我需要在二维数组中找到重复的元素。
route_ptr->route[0][1] = 24;
route_ptr->route[0][2] = 18;
route_ptr->route[1][1] = 25;
route_ptr->route[2][1] = 18;
route_ptr->route[3][1] = 26;
route_ptr->route[3][2] = 19;
route_ptr->route[4][1] = 25;
route_ptr->route[4][2] = 84;
这些是我的数据;必须找到 route[2][1](route[0][2] 的副本)和 route[4][1](route[1][1] 的副本)的重复条目。
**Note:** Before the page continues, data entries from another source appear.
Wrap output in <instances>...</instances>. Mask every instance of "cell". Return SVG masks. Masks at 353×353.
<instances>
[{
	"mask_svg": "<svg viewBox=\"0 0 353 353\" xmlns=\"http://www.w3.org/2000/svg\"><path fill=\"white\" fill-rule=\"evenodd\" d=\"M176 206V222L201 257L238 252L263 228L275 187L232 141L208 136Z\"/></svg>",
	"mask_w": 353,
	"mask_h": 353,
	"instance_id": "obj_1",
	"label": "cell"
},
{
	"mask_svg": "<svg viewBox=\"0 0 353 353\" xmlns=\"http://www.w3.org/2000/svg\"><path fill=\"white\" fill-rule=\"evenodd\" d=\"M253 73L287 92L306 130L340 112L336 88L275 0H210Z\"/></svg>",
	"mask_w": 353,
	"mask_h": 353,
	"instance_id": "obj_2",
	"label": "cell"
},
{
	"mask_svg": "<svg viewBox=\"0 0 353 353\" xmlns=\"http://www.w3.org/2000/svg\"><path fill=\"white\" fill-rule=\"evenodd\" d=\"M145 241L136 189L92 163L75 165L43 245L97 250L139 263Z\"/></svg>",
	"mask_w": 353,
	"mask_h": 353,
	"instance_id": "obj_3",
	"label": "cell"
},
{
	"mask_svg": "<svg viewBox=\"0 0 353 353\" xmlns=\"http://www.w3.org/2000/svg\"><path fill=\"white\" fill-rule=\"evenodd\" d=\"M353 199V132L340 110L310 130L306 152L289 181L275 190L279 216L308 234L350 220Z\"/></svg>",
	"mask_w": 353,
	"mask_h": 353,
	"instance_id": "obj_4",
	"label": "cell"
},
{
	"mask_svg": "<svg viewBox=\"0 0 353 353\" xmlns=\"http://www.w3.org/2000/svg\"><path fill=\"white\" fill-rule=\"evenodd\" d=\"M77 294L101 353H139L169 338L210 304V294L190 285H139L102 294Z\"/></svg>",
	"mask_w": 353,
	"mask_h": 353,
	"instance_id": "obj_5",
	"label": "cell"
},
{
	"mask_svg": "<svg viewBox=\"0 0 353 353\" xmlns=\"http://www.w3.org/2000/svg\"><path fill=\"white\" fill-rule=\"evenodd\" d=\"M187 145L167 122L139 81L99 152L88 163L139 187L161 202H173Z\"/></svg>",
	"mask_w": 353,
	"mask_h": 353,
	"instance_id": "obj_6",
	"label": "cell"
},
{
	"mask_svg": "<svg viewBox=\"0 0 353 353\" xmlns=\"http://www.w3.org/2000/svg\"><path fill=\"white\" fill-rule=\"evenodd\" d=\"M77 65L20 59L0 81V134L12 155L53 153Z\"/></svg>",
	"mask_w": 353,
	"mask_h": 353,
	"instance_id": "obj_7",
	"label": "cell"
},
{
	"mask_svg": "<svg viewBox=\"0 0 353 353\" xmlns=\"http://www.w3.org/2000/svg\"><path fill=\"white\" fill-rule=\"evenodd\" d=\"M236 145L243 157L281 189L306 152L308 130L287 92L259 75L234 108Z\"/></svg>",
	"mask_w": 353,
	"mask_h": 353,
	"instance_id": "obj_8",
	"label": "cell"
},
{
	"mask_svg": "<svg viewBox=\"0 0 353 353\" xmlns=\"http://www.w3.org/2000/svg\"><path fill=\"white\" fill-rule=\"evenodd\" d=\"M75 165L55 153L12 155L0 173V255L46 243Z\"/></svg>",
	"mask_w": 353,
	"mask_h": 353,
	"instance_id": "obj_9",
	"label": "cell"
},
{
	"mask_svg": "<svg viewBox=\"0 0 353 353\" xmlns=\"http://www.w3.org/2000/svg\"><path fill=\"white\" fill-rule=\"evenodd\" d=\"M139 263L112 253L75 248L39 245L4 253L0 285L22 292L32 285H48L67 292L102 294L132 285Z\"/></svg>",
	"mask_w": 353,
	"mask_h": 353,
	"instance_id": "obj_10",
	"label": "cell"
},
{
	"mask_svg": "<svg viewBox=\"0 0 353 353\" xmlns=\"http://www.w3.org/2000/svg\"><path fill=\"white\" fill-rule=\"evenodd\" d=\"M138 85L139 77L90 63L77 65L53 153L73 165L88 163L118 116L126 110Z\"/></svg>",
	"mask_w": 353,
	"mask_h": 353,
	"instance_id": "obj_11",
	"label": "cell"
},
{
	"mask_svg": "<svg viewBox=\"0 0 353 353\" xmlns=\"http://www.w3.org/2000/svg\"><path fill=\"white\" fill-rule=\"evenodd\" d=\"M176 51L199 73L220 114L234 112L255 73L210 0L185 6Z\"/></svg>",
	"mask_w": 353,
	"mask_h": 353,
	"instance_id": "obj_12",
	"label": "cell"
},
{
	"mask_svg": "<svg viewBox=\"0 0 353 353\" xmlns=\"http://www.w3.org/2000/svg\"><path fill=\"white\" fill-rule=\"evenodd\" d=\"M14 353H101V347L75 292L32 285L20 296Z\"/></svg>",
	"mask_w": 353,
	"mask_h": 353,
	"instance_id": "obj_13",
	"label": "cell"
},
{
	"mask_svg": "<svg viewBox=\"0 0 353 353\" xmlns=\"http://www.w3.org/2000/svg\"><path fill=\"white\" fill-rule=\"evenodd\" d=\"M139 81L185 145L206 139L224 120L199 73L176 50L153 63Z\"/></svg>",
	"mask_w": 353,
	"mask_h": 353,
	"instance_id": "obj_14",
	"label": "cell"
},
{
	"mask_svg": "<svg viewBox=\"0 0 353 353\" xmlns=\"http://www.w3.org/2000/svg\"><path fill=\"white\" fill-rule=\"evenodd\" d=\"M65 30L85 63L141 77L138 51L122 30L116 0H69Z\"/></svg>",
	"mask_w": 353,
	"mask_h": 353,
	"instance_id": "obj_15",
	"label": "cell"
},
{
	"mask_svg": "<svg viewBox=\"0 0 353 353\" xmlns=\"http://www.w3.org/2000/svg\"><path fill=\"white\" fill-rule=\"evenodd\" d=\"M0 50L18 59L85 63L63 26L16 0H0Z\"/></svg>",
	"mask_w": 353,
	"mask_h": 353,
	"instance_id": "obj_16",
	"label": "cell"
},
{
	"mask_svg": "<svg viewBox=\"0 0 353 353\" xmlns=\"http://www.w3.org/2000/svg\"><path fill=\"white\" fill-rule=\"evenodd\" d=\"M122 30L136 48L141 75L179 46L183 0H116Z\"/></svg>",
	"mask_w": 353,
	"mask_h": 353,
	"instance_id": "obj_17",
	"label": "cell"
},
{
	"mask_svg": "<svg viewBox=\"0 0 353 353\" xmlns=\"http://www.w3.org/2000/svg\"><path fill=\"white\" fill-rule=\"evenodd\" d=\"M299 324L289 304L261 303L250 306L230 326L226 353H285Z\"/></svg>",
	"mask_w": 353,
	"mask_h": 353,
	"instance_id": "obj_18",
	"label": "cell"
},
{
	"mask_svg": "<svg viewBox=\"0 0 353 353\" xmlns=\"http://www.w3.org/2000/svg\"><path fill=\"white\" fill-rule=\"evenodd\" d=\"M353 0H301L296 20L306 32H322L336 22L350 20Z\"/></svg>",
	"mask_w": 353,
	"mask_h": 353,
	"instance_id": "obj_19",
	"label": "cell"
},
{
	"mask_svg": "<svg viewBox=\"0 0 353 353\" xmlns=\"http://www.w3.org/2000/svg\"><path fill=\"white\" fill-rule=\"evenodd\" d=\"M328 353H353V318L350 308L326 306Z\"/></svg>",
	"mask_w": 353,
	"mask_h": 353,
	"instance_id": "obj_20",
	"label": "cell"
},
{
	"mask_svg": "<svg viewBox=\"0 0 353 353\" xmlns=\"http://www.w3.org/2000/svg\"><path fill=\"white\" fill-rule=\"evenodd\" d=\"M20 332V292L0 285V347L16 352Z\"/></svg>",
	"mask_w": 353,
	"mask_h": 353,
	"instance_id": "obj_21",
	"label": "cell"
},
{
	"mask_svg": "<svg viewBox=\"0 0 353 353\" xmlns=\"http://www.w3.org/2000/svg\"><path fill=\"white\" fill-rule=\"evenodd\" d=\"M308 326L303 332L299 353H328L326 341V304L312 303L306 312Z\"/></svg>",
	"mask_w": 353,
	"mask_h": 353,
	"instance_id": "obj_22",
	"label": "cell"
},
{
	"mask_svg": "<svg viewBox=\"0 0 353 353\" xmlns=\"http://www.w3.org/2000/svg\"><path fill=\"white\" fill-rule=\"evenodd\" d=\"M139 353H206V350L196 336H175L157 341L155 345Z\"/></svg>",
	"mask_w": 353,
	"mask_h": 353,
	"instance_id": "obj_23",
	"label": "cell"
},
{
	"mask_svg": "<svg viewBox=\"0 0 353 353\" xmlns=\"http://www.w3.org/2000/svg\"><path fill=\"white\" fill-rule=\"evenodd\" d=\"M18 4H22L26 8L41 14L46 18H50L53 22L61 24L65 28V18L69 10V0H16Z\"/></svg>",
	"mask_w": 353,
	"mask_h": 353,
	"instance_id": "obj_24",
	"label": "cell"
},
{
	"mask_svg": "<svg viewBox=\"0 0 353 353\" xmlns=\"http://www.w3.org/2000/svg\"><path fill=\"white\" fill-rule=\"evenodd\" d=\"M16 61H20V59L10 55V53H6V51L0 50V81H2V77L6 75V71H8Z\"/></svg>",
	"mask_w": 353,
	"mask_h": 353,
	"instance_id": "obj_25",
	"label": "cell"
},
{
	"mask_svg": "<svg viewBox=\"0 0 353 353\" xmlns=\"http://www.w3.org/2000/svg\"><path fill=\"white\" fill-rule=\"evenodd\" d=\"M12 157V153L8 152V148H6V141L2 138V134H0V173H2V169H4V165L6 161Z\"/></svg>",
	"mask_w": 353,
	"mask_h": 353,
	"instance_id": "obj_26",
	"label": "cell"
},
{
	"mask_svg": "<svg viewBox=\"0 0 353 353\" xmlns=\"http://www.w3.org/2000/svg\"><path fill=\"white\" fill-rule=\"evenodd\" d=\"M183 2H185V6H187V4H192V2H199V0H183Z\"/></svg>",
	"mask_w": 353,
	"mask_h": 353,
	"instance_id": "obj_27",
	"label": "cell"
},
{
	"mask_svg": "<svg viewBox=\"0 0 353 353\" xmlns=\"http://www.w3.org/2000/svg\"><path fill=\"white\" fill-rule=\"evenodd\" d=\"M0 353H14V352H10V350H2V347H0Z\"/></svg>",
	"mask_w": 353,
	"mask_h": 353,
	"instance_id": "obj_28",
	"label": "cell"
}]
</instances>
解决方案是 route[i][j] 的重复 'i' 值,即本例中的 2 和 4。
请指导我。
#include <stdio.h>
struct route{
int route[6][6];
int no_routes_found;
int count_each_route[6];
};
int main() {
struct route *route_ptr, route_store;
route_ptr=&route_store;
int i,j,k;
// the data
route_ptr->route[0][1] = 24;
route_ptr->route[0][2] = 18;
route_ptr->route[1][1] = 25;
route_ptr->route[2][1] = 18;
route_ptr->route[3][1] = 26;
route_ptr->route[3][2] = 19;
route_ptr->route[4][1] = 25;
route_ptr->route[4][2] = 84;
route_ptr->count_each_route[0]=3;
route_ptr->count_each_route[1]=2;
route_ptr->count_each_route[2]=2;
route_ptr->count_each_route[3]=3;
route_ptr->count_each_route[4]=3;
route_ptr->no_routes_found=5;
//// process
for (i = 0; i <(route_ptr->no_routes_found) ; i++)
{
for (j = 1; j < route_ptr->count_each_route[i]; j++)
{
printf("\nroute[%d][%d] = ", i, j);
printf("%d",route_ptr->route[i][j]);
}
}
}
预期的解决方案是:
route[0][1] is compared by route [0][2] i.e [24 !=18]
route[0][1] and route [0][2] is compared by route[1][1] i.e [24 && 18 !=25]
route[0][1] and route[0][2] and route[1][1] is compared by route[2][1] i.e [ 24&&18&&25 is compared by 18, there is a matching element,
save the newcomer 'i' value which matches to the existence and drop it for next checking]
break the 'i' loop
route[0][1], route[0][2], route[1][1] is now compared route[3][1]
route[0][1], route[0][2], route[1][1] ,[3][1] is now compared route[3][2]
route[0][1], route[0][2], route[1][1] ,[3][1] ,[3][2] is now compared to route [4][1] i.e [ now there is a match to route[1][1], so save the newcomer 'i' value and break the 'i' loop
所以 i 值 [2 和 4] 是重复的,这是我的代码的预期结果。